Toxines persistantes dans les protections hygiéniques: Glyphosate, dioxines et plus
L'association 60 millions de consommateurs tire la sonnette d'alarme concernant la présence de produits chimiques dans les tampons, y compris ceux estampillés bio ou ayant reçu des labels de qualité. Elle appelle à une prise de conscience et à un effort pour résoudre ce problème.
Tl;dr
- 60 millions de consommateurs alerte sur les substances toxiques dans les protections périodiques.
- Les tampons contiennent des traces de glyphosate et de dioxine.
- Même les produits labellisés ou bio présentent des contaminants.
- Un effort de transparence et de régulation est demandé.

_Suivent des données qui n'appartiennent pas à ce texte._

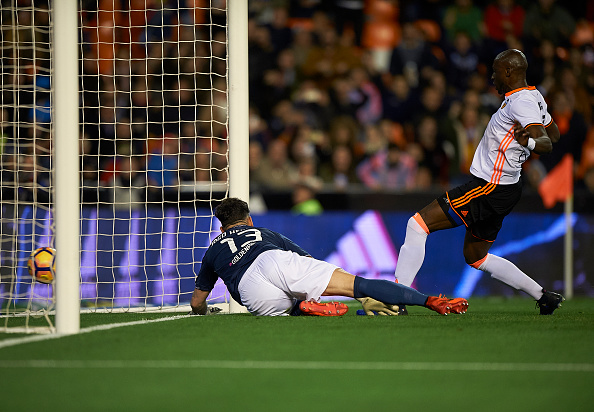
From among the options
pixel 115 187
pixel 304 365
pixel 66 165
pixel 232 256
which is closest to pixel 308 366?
pixel 304 365

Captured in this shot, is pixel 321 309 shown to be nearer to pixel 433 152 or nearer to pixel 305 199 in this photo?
pixel 305 199

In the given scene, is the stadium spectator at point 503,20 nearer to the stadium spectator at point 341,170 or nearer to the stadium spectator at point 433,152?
the stadium spectator at point 433,152

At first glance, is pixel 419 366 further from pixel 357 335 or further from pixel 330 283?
pixel 330 283

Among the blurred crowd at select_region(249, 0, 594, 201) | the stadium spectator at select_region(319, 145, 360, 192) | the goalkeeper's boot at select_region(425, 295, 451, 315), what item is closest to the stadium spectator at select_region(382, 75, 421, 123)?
the blurred crowd at select_region(249, 0, 594, 201)

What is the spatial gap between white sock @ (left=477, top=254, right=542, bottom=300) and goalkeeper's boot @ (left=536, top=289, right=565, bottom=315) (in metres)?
0.04

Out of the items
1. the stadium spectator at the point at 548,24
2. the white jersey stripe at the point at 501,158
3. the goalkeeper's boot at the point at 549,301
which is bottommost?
the goalkeeper's boot at the point at 549,301

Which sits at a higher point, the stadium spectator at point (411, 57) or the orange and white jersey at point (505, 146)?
the stadium spectator at point (411, 57)

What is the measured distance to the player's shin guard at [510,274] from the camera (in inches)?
283

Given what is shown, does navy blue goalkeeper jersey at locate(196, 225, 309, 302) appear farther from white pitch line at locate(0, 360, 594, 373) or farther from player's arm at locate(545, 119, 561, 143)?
player's arm at locate(545, 119, 561, 143)

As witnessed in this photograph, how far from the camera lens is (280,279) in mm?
6695

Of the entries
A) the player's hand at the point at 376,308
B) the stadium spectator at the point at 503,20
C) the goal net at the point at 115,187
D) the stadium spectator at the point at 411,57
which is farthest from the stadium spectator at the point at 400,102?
the player's hand at the point at 376,308

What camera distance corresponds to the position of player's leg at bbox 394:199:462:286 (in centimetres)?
702

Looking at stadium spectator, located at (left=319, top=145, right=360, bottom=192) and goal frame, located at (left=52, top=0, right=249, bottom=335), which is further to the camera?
stadium spectator, located at (left=319, top=145, right=360, bottom=192)

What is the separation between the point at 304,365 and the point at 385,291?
2.19 meters
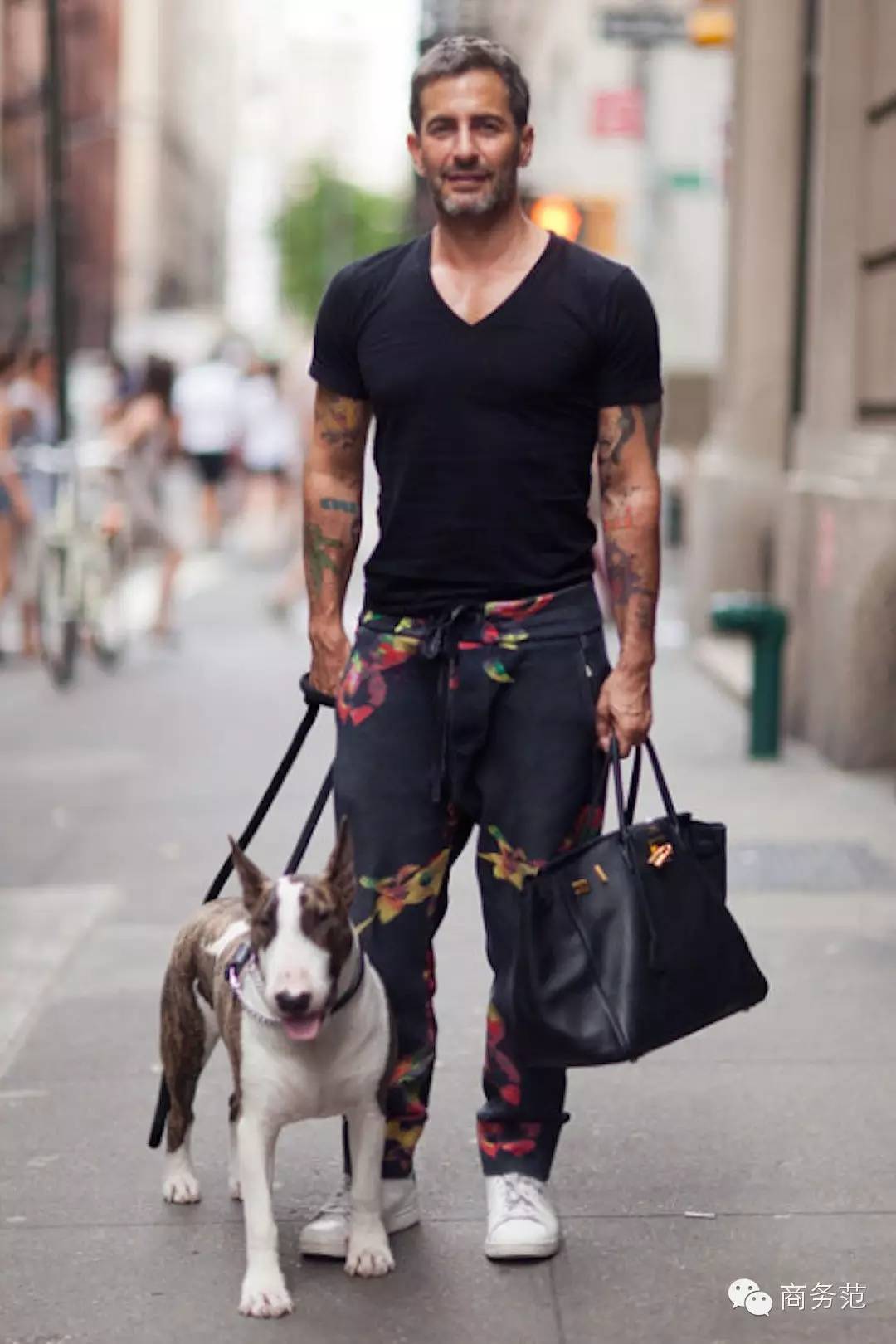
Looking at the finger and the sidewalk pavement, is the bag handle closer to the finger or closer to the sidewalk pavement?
the finger

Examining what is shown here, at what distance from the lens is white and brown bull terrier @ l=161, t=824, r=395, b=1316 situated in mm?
3977

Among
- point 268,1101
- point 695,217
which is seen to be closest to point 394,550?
point 268,1101

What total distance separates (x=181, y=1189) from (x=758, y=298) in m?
10.5

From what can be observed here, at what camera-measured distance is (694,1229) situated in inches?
181

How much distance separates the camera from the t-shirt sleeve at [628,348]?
421 cm

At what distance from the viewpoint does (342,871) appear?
4.14 metres

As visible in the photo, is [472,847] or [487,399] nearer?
[487,399]

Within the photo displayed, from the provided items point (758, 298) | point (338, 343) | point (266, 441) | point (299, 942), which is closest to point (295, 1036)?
point (299, 942)

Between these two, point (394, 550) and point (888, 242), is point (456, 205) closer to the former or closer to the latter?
point (394, 550)

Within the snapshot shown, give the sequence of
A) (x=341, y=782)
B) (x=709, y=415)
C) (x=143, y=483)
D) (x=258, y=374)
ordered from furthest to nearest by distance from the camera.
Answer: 1. (x=709, y=415)
2. (x=258, y=374)
3. (x=143, y=483)
4. (x=341, y=782)

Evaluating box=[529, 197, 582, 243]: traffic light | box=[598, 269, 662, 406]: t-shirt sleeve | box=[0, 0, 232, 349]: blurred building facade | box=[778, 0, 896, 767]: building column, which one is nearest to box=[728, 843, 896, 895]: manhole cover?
box=[778, 0, 896, 767]: building column

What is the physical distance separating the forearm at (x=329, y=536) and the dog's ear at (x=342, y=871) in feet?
1.73

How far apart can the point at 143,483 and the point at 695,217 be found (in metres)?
14.1

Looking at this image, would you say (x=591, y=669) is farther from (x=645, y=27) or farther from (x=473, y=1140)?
(x=645, y=27)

Un signal d’alarme sur les substances toxiques dans les protections féminines
Le magazine 60 millions de consommateurs souligne une fois de plus l’inquiétude croissante concernant la présence de substances chimiques nocives dans les produits d’hygiène féminine. Les tampons, notamment, sont mis en évidence dans une récente étude comparative.
Des contaminants troublants dans les tampons
L’organisation de consommateurs a analysé 24 produits différents, cherchant spécifiquement neuf contaminants potentiellement dangereux. Des traces de glyphosate et de dioxine ont été identifiées. Ces substances, provenant des conditions de culture du coton et des processus de fabrication, peuvent être liées à des risques de cancer, de mutation génétique, de toxicité pour la reproduction et de perturbations endocriniennes.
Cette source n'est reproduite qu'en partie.